### Task goal
The entries that follow include a run beginning at the line with "La bimba chef: rompe" and ending at the line with "Ciotola in ceramica rossa e nera"; restate that run word for word and leave the rest out.

### Given data
========================================
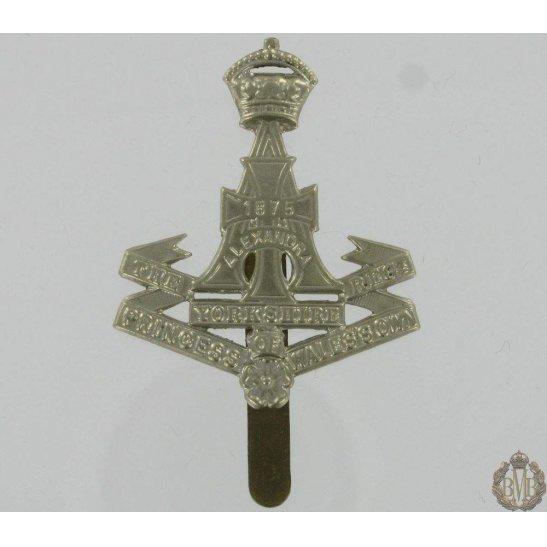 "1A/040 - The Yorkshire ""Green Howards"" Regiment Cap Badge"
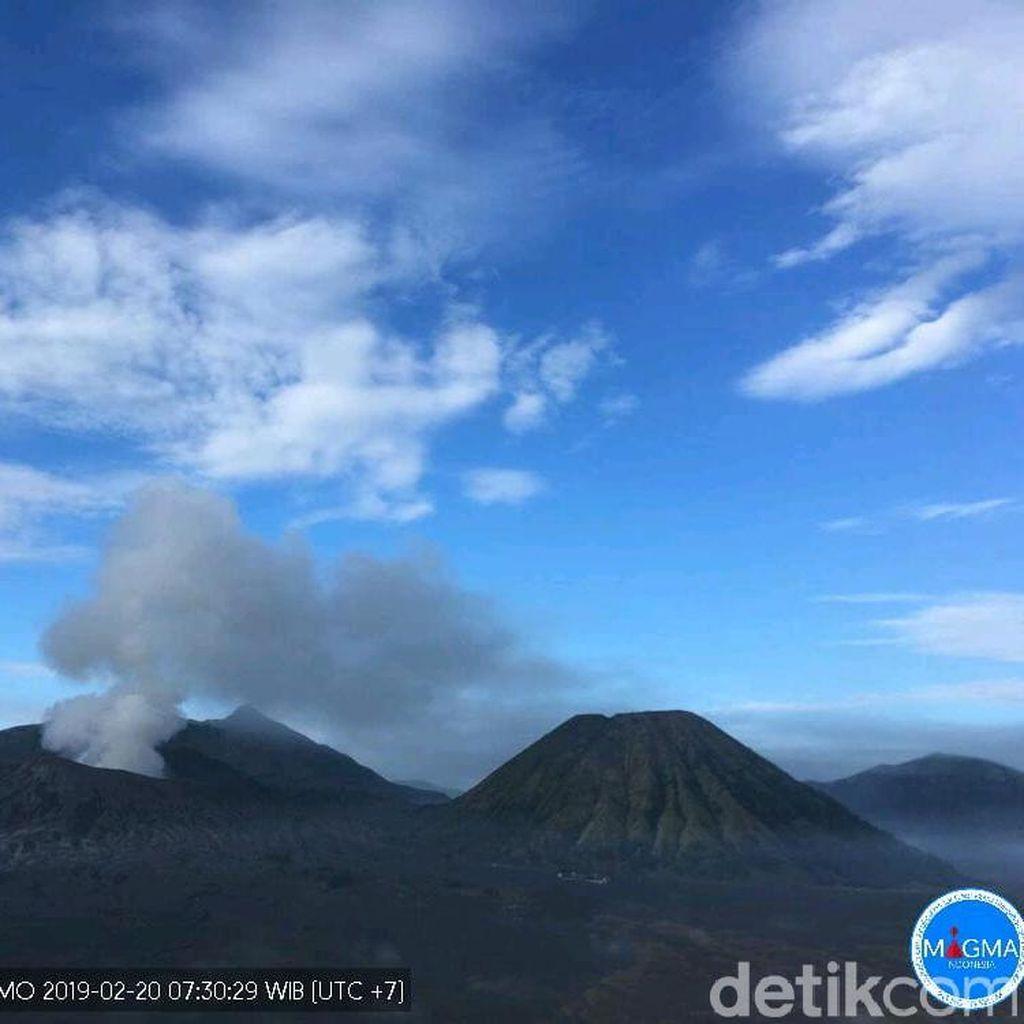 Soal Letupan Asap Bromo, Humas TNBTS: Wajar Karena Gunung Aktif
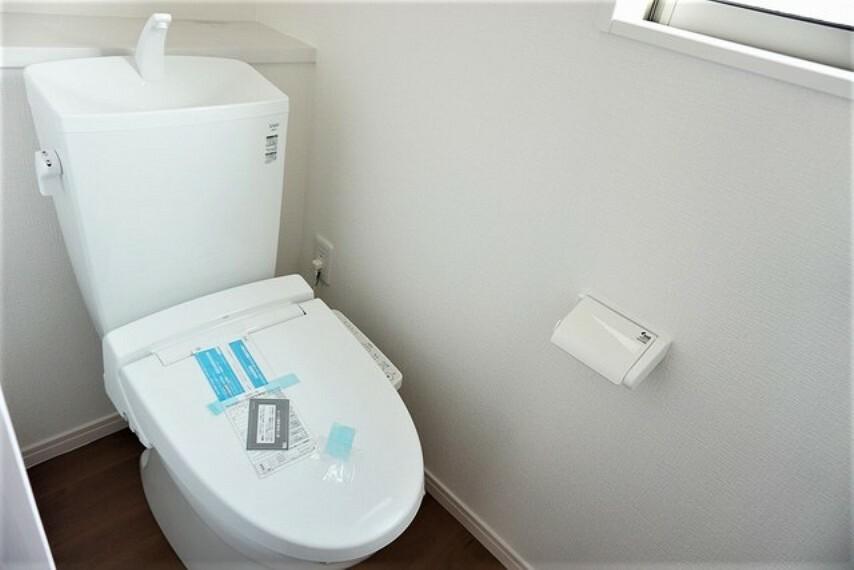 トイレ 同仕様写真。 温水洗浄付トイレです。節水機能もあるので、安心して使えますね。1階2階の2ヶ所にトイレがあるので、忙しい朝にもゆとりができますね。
========================================
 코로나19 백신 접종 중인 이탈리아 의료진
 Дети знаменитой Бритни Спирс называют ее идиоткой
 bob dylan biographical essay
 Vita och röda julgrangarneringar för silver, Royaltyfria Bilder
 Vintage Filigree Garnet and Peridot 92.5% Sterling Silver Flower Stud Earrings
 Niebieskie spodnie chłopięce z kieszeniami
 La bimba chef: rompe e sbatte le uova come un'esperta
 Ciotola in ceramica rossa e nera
========================================
### Task answer
 La bimba chef: rompe e sbatte le uova come un'esperta
 Ciotola in ceramica rossa e nera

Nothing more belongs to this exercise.